_Brief_. Repeat the listing that follows exactly, please.

_The data_.
┌──

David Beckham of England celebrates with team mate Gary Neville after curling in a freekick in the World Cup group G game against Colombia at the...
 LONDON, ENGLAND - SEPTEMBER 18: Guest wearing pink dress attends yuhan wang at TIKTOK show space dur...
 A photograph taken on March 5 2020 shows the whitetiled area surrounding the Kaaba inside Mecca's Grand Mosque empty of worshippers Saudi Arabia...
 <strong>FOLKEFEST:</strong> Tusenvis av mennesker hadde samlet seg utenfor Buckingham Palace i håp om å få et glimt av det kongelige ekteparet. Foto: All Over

└──

_Written answer_.
David Beckham of England celebrates with team mate Gary Neville after curling in a freekick in the World Cup group G game against Colombia at the...
 LONDON, ENGLAND - SEPTEMBER 18: Guest wearing pink dress attends yuhan wang at TIKTOK show space dur...
 A photograph taken on March 5 2020 shows the whitetiled area surrounding the Kaaba inside Mecca's Grand Mosque empty of worshippers Saudi Arabia...
 <strong>FOLKEFEST:</strong> Tusenvis av mennesker hadde samlet seg utenfor Buckingham Palace i håp om å få et glimt av det kongelige ekteparet. Foto: All Over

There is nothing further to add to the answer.